To further examine how deployment of ECSs affects the UAV-aided edge computing network under consideration, we plotted the changes in the average latency in
Figure 5 with the number of ECSs. As anticipated, the average latency consistently decreases with an increase in the number of ECSs. An increase in ECSs will significantly enhance network computation, resulting in a reduction in the average latency. However, it is worth noting that there is a limit to the benefits of increasing ECSs. Specifically, deploying 6 ECSs only results in a reduction of around 0.2 s. When there are five or more ECSs, increasing the number of ECSs does not significantly reduce the average latency. This is because queuing is eliminated in the network when there are sufficient ECSs, and the latency of the network is mainly determined by the sending latency. The above event highlights the significance of logically strategizing the number of ECSs deployed, which is also a notable aspect of edge computing research. Furthermore, it is observed that the PBJO algorithm achieves a lower average delay than the two extreme algorithms, reaffirming its superiority. We have observed a fascinating phenomenon in which the disparity between PBJO and the other baseline algorithms initially rises and then falls in correlation with the number of ECSs. Specifically, with only one ECS, PBJO lags behind the other algorithms by a mere 0.1 s. However, PBJO boasts the most significant improvement when the number of ECSs is 2, achieving a decrease of 0.5 s. As the number of ECSs hits 6, the gap between the algorithms goes back to 0.1 s. When there are only a few ECSs, matching UEs and ECSs has minimal impact on system performance, and joint optimization brings only marginal improvement. However, as the number of ECSs increases, the computational offloading strategy plays a bigger role, and the benefits of employing PBJO become fully apparent. Further, when a large number of ECSs are present, the effect of computation offloading becomes minimal, and the gap between algorithms decreases accordingly.

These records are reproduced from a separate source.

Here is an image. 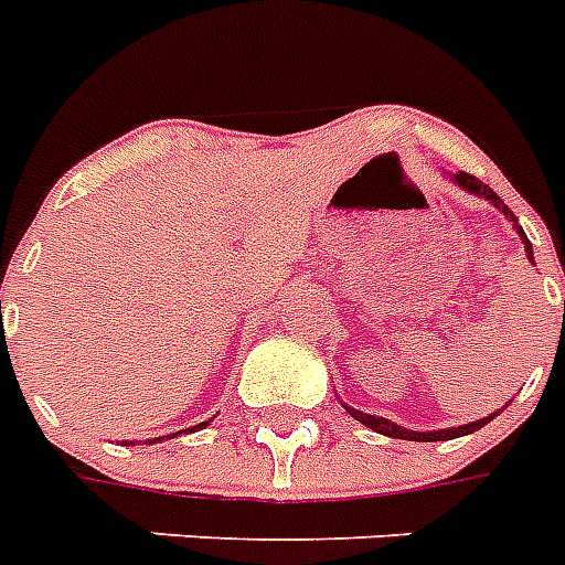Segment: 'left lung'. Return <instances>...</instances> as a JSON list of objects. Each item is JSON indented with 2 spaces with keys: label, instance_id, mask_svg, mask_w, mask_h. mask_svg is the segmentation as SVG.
I'll return each mask as SVG.
<instances>
[{
  "label": "left lung",
  "instance_id": "obj_1",
  "mask_svg": "<svg viewBox=\"0 0 565 565\" xmlns=\"http://www.w3.org/2000/svg\"><path fill=\"white\" fill-rule=\"evenodd\" d=\"M455 181H457V184H460V188H463V190H469V193L483 195V199H487V202L495 204V207H499L501 213H508L510 222H513V228H516L519 234H522V239H525V252H527V257H531V260H534V252H531V243H527L525 231H522V225H519V220H516V216H513V211H510L508 204L501 202V195L495 193V190H492V188H487V184H483V181L475 179V175H469V172H457ZM563 310H565V308H563ZM345 411L352 413V416H354V419H358V422H363V425H366V428L377 430V434H384V437H393V439H416V443H437V439H455V437H463V434H472V430L483 428V425H487V422L495 419V416H499V413H492V416H487V419H481V422H469V425H460V428L428 430V434H425V430H407V428H402V425H393V422L381 419V416H370V413L352 411V407H345Z\"/></svg>",
  "mask_w": 565,
  "mask_h": 565
}]
</instances>
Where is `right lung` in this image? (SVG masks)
<instances>
[{
	"instance_id": "right-lung-1",
	"label": "right lung",
	"mask_w": 565,
	"mask_h": 565,
	"mask_svg": "<svg viewBox=\"0 0 565 565\" xmlns=\"http://www.w3.org/2000/svg\"><path fill=\"white\" fill-rule=\"evenodd\" d=\"M202 425H207V422H202ZM190 430H193V428H190Z\"/></svg>"
}]
</instances>
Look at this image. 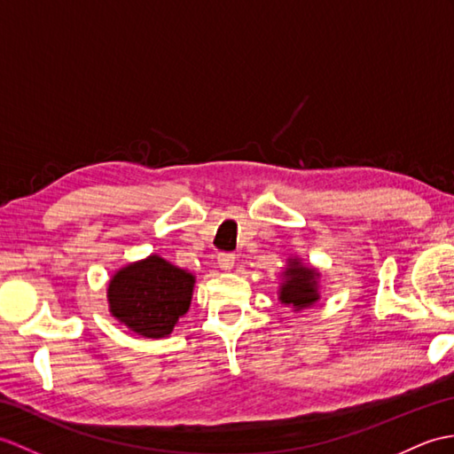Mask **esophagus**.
I'll use <instances>...</instances> for the list:
<instances>
[{
    "label": "esophagus",
    "instance_id": "esophagus-1",
    "mask_svg": "<svg viewBox=\"0 0 454 454\" xmlns=\"http://www.w3.org/2000/svg\"><path fill=\"white\" fill-rule=\"evenodd\" d=\"M216 259H218V267L226 272L231 270V267H234V262H236L234 253H220Z\"/></svg>",
    "mask_w": 454,
    "mask_h": 454
}]
</instances>
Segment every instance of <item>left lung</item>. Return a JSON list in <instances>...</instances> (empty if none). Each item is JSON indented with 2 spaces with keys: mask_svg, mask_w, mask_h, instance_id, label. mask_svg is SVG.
<instances>
[{
  "mask_svg": "<svg viewBox=\"0 0 454 454\" xmlns=\"http://www.w3.org/2000/svg\"><path fill=\"white\" fill-rule=\"evenodd\" d=\"M278 300L284 305H292L294 311L308 309L321 300L319 278L321 272L301 262L300 257H290L280 272Z\"/></svg>",
  "mask_w": 454,
  "mask_h": 454,
  "instance_id": "1",
  "label": "left lung"
}]
</instances>
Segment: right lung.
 I'll return each instance as SVG.
<instances>
[{
	"label": "right lung",
	"instance_id": "right-lung-1",
	"mask_svg": "<svg viewBox=\"0 0 454 454\" xmlns=\"http://www.w3.org/2000/svg\"><path fill=\"white\" fill-rule=\"evenodd\" d=\"M193 288V272L153 253L114 272L106 290L108 309L131 333L166 339L192 305Z\"/></svg>",
	"mask_w": 454,
	"mask_h": 454
}]
</instances>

Additionally, we plotted the trend of average delay based on the number of UEs in
Figure 6. Clearly, the average delay constantly rises with an increase in UEs. It is undeniable that a greater quantity of UEs equals a heavier load on the network, causing a higher average delay. Furthermore, we observe an interesting phenomenon where the average delay produced by the PBJO algorithm experiences a significant increase whenever the number of UEs surpasses a multiple of three. For instance, the average delay increases from 1.15 s to 1.55 s when the number of UEs rises from 9 to 10, which is 5 times greater than when the number of UEs increases from 10 to 11. This is because there are three ECSs in the simulation environment. As a result, an additional UE means that one ECS will have to manage four UEs, thus leading to a rise in the average network delay. Furthermore, the figure illustrates that PBJO exhibits a decrease of at least 0.15 s in comparison to the two baseline algorithms, thereby confirming the algorithm’s efficacy.